> **Extract to read**
---

Canadian Real Estate Prices Near Record Highs In 8 Provinces

Canadian real estate prices: Percent change in the benchmark home price from peak to August 2025, by province and nationally.

Source: CREA; Better Dwelling. 

The price of a typical home across Canada fell to $686,800 in August, down 19.4% (-$164,800) from the peak. But this sharp correction isn’t being observed outside of Ontario and BC, with every other province remaining stubbornly high. 

Newfoundland, a province with fewer sales than Saskatoon, just saw prices hit a new record high in August. In fact, 8 of 10 provinces hit all-time highs within the past year, and 6 in just the past quarter. Hardly the kind of “crash” that justifies the flood of credit stimulus being rolled out. 

Most provinces have only seen sales slow, but prices have been cushioned by relative affordability. Then there are the other two provinces. 

Canadian Real Estate Correction Only Hit BC and Ontario

Canada’s two most expensive markets have seen the sharpest reversals, skewing national data. Ontario prices surged 59.9% (+$396,500) from the March 2020 rate cuts to a February 2022 peak, then plunged 25.6% (-$271,200) as of last month. Even after the correction, prices remain 18.9% (+$125,300) above the start of the rate-cut cycle, when it already pushed affordability.

---

> **Data provided**
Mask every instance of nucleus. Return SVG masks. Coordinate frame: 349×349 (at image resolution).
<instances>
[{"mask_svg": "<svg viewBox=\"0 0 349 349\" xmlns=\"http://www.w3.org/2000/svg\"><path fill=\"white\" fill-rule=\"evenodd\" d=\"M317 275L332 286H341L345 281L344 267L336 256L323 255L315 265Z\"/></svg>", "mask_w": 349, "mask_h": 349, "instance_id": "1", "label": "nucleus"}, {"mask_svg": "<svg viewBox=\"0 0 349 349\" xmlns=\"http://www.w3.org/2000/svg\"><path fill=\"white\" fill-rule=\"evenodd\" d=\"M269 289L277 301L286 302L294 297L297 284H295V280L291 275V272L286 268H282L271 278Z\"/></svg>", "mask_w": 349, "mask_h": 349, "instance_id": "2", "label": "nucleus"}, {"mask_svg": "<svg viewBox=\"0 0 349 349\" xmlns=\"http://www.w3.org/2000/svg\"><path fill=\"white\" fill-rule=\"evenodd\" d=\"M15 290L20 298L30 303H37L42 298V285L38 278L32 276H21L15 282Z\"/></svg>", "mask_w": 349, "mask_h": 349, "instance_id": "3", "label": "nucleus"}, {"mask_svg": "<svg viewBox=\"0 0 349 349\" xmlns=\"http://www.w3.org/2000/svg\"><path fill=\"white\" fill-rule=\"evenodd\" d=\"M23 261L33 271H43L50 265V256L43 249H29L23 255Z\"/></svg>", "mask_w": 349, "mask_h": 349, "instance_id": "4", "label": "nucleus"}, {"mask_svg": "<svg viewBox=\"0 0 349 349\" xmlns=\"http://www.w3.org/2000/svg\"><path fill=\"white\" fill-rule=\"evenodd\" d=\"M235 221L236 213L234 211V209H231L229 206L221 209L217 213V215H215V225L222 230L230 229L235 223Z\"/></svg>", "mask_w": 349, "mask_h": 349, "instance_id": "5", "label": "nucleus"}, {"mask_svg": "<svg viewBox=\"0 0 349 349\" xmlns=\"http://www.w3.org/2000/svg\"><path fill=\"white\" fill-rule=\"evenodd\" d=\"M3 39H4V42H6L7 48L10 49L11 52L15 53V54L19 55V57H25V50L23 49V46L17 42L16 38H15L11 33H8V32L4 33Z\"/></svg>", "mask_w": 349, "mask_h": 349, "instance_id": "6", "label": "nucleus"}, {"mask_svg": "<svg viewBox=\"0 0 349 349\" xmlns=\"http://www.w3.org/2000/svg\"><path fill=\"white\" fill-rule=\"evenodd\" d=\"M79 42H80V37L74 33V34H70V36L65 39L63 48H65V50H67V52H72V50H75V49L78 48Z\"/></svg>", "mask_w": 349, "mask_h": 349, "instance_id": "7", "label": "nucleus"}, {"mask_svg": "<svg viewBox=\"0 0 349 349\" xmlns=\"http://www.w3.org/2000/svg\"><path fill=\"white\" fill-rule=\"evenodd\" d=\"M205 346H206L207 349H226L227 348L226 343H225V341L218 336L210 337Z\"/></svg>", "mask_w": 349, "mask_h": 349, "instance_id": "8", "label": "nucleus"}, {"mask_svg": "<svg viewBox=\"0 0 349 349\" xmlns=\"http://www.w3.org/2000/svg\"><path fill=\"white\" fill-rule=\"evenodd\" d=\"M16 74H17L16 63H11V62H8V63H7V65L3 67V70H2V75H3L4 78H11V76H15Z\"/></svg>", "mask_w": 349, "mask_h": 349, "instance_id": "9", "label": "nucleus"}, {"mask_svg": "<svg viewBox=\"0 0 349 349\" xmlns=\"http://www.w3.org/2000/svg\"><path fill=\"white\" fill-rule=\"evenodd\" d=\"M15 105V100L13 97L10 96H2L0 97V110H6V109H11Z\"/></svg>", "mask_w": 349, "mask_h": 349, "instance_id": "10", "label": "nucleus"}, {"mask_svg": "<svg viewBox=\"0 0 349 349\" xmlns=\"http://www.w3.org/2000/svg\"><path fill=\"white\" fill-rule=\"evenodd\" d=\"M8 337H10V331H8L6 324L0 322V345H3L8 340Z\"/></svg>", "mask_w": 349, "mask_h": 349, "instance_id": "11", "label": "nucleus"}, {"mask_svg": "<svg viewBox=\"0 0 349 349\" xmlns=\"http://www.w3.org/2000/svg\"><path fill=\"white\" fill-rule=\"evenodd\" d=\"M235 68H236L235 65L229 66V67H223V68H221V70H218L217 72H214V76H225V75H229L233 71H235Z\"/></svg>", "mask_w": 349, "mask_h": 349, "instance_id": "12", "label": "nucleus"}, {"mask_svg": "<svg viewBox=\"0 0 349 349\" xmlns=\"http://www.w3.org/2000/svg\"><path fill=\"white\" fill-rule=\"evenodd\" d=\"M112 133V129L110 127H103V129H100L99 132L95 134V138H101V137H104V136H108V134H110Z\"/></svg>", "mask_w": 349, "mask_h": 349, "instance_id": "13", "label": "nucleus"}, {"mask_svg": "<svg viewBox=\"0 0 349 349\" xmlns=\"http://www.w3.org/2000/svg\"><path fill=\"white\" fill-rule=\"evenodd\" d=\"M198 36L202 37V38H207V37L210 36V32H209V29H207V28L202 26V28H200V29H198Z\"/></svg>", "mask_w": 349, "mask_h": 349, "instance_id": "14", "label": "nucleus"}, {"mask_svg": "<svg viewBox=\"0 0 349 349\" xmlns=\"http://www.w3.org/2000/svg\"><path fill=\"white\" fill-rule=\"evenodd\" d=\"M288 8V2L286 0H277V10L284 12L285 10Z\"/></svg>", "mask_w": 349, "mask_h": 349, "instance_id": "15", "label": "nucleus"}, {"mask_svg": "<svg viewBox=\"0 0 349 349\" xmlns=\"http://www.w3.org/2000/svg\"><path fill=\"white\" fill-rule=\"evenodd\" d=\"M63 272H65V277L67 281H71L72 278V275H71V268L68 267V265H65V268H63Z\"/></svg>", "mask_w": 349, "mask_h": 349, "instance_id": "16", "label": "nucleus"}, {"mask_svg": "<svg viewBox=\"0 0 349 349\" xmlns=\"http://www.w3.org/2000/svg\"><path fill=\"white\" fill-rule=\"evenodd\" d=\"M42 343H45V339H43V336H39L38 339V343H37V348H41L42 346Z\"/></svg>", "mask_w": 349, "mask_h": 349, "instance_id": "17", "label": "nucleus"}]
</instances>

---

> **What to do**
What does the article on Canadian home prices say, in two sentences? You won't need the listing for this.

> **Answer section**
The typical Canadian home price fell to $686,800 in August, 19.4% below its peak, but this correction has been limited to Ontario and BC, with 8 of 10 provinces reaching all-time highs within the past year. Ontario prices rose 59.9% from the March 2020 rate cuts to a February 2022 peak, then fell 25.6%, yet they remain 18.9% above the start of the rate-cut cycle.